Excerto citado:
No entanto, um dos aspectos esquecidos na liderança é a ideia de virtudes. O ideal de um líder que cultiva
virtudes é uma ideia que precisa de ser recuperada na liderança. A ideia de cultivo de virtudes, que vem da
Filosofia Clássica, em especial das três escolas clássicas (Platonismo, Aristotelianismo e Estoicismo), é um dos aspectos essenciais para uma vida feliz ("Eudaimonia"). Infelizmente, essa noção desapareceu em boa medida da formação e escolha de líderes e o cultivo de valores e de virtudes são relegados para fora do espaço da aula e da formação técnica ou executiva.

A Academia como um todo tem desvalorizado a ideia de cultivo de virtudes como um aspecto essencial na
formação de líderes, apesar da multiplicação de cursos e programas nessa área. Um exemplo disso é a vida
universitária, na qual a formação se concentra muito na formação técnica (a "episteme"), e, por vezes,
esquece-se de que a liderança deve também cultivar virtudes que possam levar à sabedoria.
Convém também referir que não basta participar nalguns cursos de Ética para cultivar virtudes, como a
coragem, prudência, temperança e justiça (as virtudes da Filosofia Clássica), é necessário um esforço
consciente e interior para o cultivo destas virtudes ao longo do tempo.

Tarefa: Enumere as virtudes que o texto sobre virtudes na liderança atribui à Filosofia Clássica.

Secção de dados:
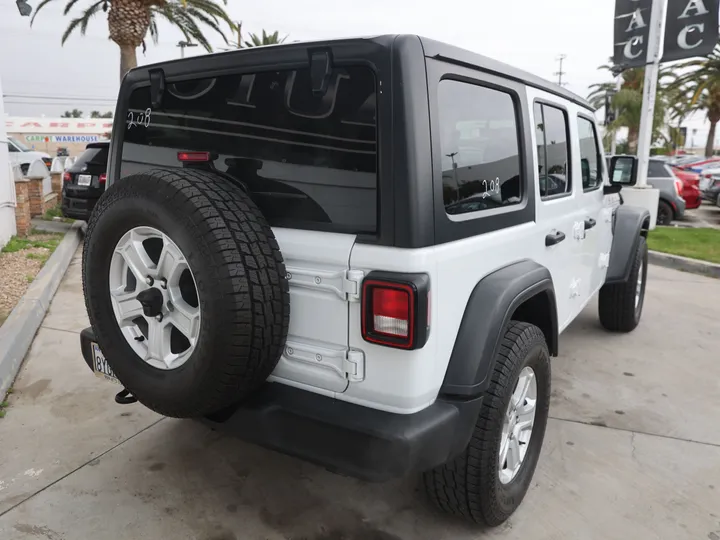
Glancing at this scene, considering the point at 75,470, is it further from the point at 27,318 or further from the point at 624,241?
the point at 624,241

Resposta: Coragem, prudência, temperança e justiça.